LAST BLOG!!!!

I know this is how everyone has started their blogs this week, but it must be said: Wow, I can’t believe the semester is over and this is my last blog. I feel it was literally yesterday that I was trying to figure out what Professor Healey wanted me to write in a review of The Indian Wants the Bronx. I remember struggling to structure my blog correctly and make the blog flow in the way I wanted it to.

After that I remember, week after week, feeling so impassioned during a performance we attended that I would outline my blog in my head as the performance was going on.

The opera especially, I vividly remember sitting in that performance and being so entranced, yet simultaneously trying to focus on the things that inspired me so I could write about them.

Because of this class, I think about every piece of art, every movie, every play and every performance, I read or view. I think about them not just in terms of “Oooh I really like this” or “Oh man, I do not like this” but rather, I peel off the first layer and look deeper.

Every performance has been beneficial in teaching me how to see things, to really SEE things, for more than they appear to be.
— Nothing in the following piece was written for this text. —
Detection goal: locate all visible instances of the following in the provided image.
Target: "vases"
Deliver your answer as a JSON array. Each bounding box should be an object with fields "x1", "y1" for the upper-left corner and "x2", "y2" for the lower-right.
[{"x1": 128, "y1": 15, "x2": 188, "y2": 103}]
This class has broadened my perspective on many political and social issues. But most of all, it has forced me to question the fundamentals of art and the person behind the art.

Who is this artist? Why is he creating? Who is he creating for?

Once again this is expected, but the performance that effected me the most was, drumrolll please, Ralph Lemon’s creation.

His performance affected me the most because it was his performance that fundamentally questioned my view of art, and dance.

While watching it, I had to think: Is this a movie? Is this a play? Is this a dance number? Or, does this performance perhaps not fit into any one category that I can think of. The performance was essentially a microcosm of what I just spoke about, thinking about art in a radically different way than I was ever used to.

Ralph Lemon’s performance was considered challenging, but why?

I think the answer to this is the fact that it made people question the parameters they have set up in their minds and deeply think about the thoughts that have been stamped into their train of thought, before they even began thinking.

Personally, it made me question the way I view things, it made me think about beauty and dance, and right and wrong.

What makes something beautiful?

Why do certain pieces seem beautiful and right, while other ugly and wrong?

These questions can go on forever, but what I think is important is the fact that Ralph dared to be different. He had the courage to think outside of what is expected, and truly create something unique. Is that not how all-innovative creations are created? They are done by people who step outside the comfort zone in a labyrinth of creative possibilities.

Because of this performance I will never think of dance in the same way again. I will really never think of anything the same again after this class: dance, theatre, photography, art, opera, and film…

This class has encouraged me to think about everything with a critical eye. This is what makes it so hard for me to pick a performance that was least effective. I really found something positive about everything we saw and experienced. They were really all enjoyable to me.

I guess I would have to say, Kissing Fidel and War, were the two least effective for me. It is because, unlike the movies or performances or exhibits, it was simply something we read, and there was less life to them. But then you could say that Metal Children and Ruined were also written plays.

Perhaps the fact that they were mostly, simply, dialogue made them less enjoyable to me. There was no engaging story line. If they happened to be plays than each would mostly take place in one simple scene the entire time. But the again, Little Foxes was basically the same setting the entire time.

It is harder to think of why something is bad than why something was enjoyable…

I think if a performance or an exhibit lingers in your mind long after it is over, it had made an impression. Just the fact that I reference the performances I enjoyed in this class in other classes, means they have made an impact on the way I think and have influenced my life. To be honest, I forgot we had even read War and Kissing Fidel. That is the number one reason why I consider them to be less effective. They did not linger more than a day, while Ralph Lemon’s performance still lingers inside of me EVEN today.